## Material provided
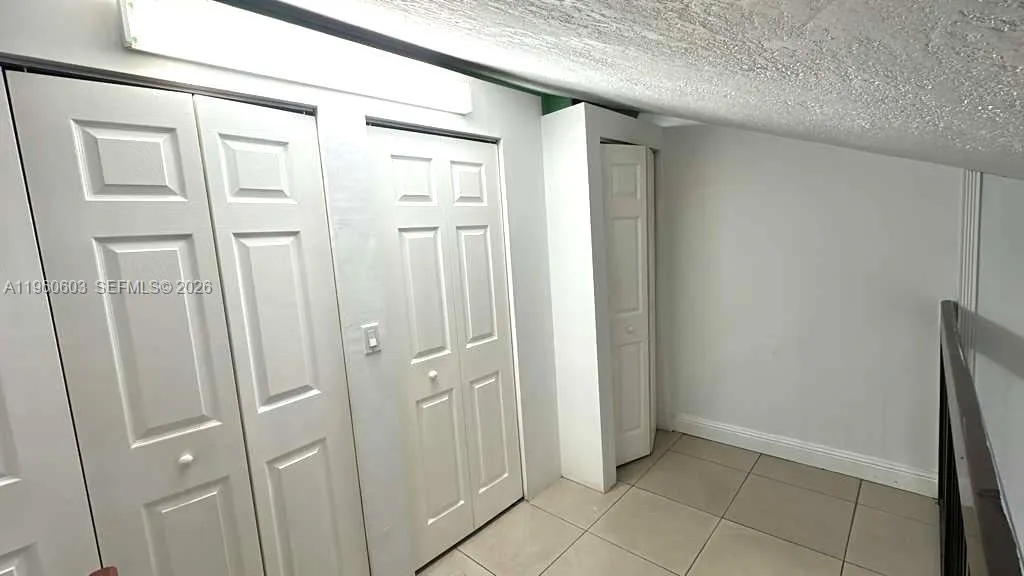 additional closet in attic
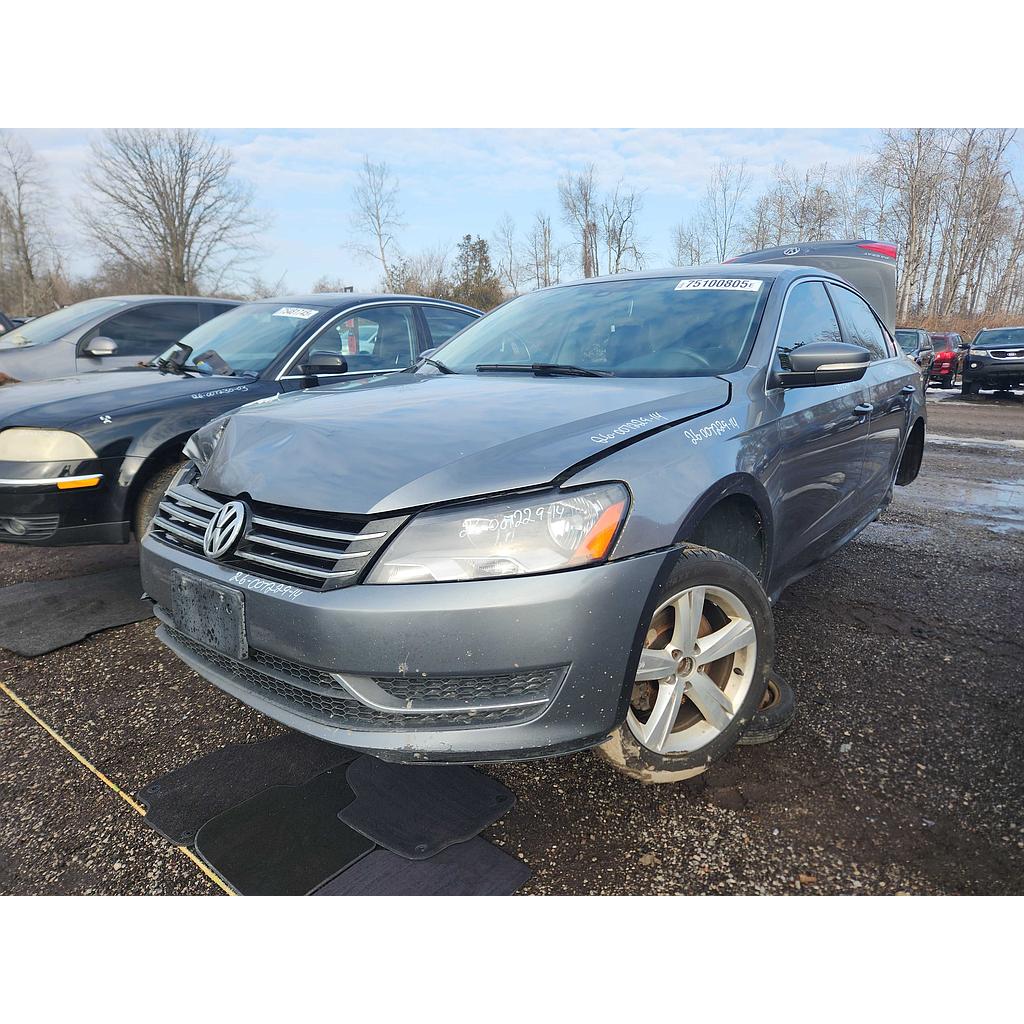 VOLKSWAGEN PASSAT 2014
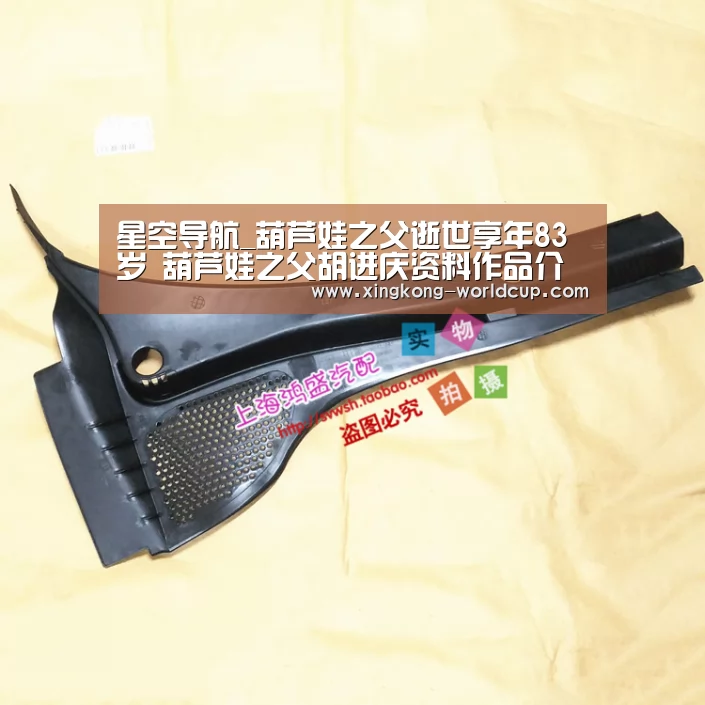 星空导航_葫芦娃之父逝世享年83岁 葫芦娃之父胡进庆资料作品介绍(图1) 星空官网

## Exercise
No pictures belong in the copy. Repeat the listing above exactly.

## Exercise response
 additional closet in attic
 VOLKSWAGEN PASSAT 2014
 星空导航_葫芦娃之父逝世享年83岁 葫芦娃之父胡进庆资料作品介绍(图1) 星空官网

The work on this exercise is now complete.